午後18時。満員の横浜F.A.Dに歪んだヴェートーベンの第9交響曲のSEが流れ始め、アルバム『#5』の1曲目に収録されている「?erusrofyzarcuoyera」が観客へ何かを問いかけるように鳴り響く。ステージ上に草間敬(Mani)、ZAX(Dr)、児島実(G)、白川貴善(Vo)そして、上田剛士が姿を現し発した「始めようか、横浜!」という言葉に観客からは大歓声が沸き起こった。初っ端から、観客のリミッターを強制的に解き放つかのように、アルバム『#5』から狂暴なハードコアナンバー「INEQUALITY」と重くのしかかるダウンビートと正反対の美しいメロディが共存する「DOWN」を立て続けに投下し、息をつく間もなく、ライブハウスが揺れんばかりの轟音の「WORKING CLASS」、歪んだディストーションサウンドと白川貴善のヴォーカルがキャッチーに混ざり合うアッパーチューン「DISTORTION」を披露。フロアは、モッシュの嵐となり一気に灼熱のカオスな空間に変容した。

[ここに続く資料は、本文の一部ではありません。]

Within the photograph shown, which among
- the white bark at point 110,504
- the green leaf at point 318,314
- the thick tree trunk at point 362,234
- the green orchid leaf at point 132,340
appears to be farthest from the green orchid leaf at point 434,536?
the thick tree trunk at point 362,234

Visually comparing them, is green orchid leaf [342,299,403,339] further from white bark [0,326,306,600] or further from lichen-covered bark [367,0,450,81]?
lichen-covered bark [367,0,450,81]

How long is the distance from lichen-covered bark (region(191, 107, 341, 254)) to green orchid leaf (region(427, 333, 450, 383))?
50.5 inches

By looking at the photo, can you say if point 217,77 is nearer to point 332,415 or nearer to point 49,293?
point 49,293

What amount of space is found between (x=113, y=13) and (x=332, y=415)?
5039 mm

会場のボルテージはマックスのまま「憎悪は加速して人類は消滅す 〜Hatred too go fast, Vanishing all human〜」「WARWARWAR」「FREE THE MONSTER」のAA=が放つ強烈な音圧と暴力的なまでにハードなナンバー3連発に突入しフロアはモッシュピットと化した。「この狂った混沌とした世界、俺たちだけは繋がっていようぜ」と上田剛士が言い放つと「Such a beautiful plastic world!!!」が始まった。メッセージ性の強い歌詞と上田剛士と白川貴善のヴォーカルの掛け合いが印象的に響き渡り、上田剛士が突き出した拳に呼応するように、会場いる全員が拳を振り上げたフロアは感動に満ちていた。

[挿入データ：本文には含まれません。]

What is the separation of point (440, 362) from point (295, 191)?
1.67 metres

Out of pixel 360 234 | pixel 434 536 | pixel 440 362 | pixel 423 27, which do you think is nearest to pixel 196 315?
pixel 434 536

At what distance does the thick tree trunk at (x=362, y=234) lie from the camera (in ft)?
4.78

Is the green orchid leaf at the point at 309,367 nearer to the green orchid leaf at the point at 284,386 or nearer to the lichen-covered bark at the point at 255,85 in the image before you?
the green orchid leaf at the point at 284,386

その後も、アルバム『#5』の楽曲を軸に、緩急織り交ぜながらAA=ワールドを作り出して行く。「Lasts」「DREAMER」では会場一体となってシンガロングが巻き起こりドラマチックな空間が作り出され、そして今の混沌とした世界情勢を危惧し警鐘を鳴らすかのように「divide 〜プレイングカードは分離壁の夢を見るか?〜」を披露。上田剛士が操るシーケンサーで、憤りを込めるかのように世界の最高権力者の声を切り刻んだ。ステージ上にドラムのZAXと上田剛士を残し、ZAXによる超絶ドラミングと上田剛士が繰り出す高速ブレイクビーツによるバトル「BATTLEFIELD TvsZ」を叩き込むと圧倒的なパフォーマンスに観客からは絶叫に近い大歓声があがった。再びメンバーがステージに戻り、「I HATE HUMAN」「posi-JUMPER」で畳み掛ける。アッパーなギターのリフから「→MIRAI→ (ポストミライ)」をスタートすると、この日一番のジャンプで会場が大きく揺れ、飛び跳ね切ったファンの満足感に満ちた表情がAA=のライブの成功を物語っていた。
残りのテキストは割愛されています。